For liquids with viscosities which vary with flow conditions, an instrument called a rheometer is used.

Viscometers only measure under one flow condition.

In general, either the fluid remains stationary and an object moves through it, or the object is stationary and the fluid moves past it.

The drag caused by relative motion of the fluid and a surface is a measure of the viscosity.

The flow conditions must have a sufficiently small value of Reynolds number for there to be laminar flow.

At 20.00 degrees Celsius the viscosity of water is 1.002 mPa·s and its kinematic viscosity (ratio of viscosity to density) is 1.0038 mm2/s.

These values are used for calibrating certain types of viscometer.

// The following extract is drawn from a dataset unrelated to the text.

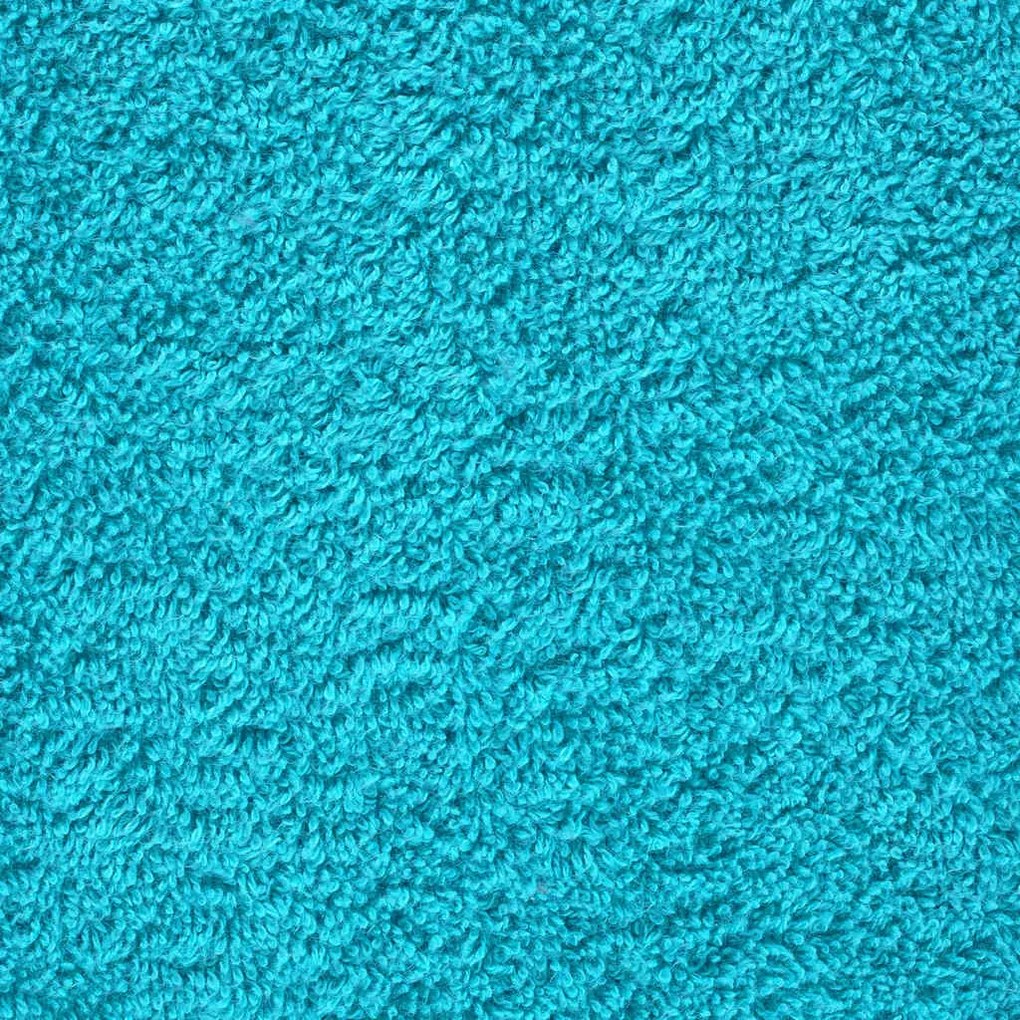 Toalhas de mãos premium SOLUND 10pcs 50x100cm 600 gsm turquesa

A newer class of vibrational viscometers operates by measuring the damping of an oscillating electromechanical resonator immersed in the fluid whose viscosity is to be determined. The resonator generally oscillates in torsion or transversely (as a cantilever beam or tuning fork). The higher the viscosity, the larger the damping imposed on the resonator. The resonators damping may be measured by one of several methods:

  1. Measuring the power input necessary to keep the oscillator vibrating at a constant amplitude. The higher the viscosity, the more power is needed to maintain the amplitude of oscillation.
  2. Measuring the decay time of the oscillation once the excitation is switched off. The higher the viscosity, the faster the signal decays.
  3. Measuring the frequency of the resonator as a function of phase angle between excitation and response waveforms. The higher the viscosity, the larger the frequency change for a given phase change.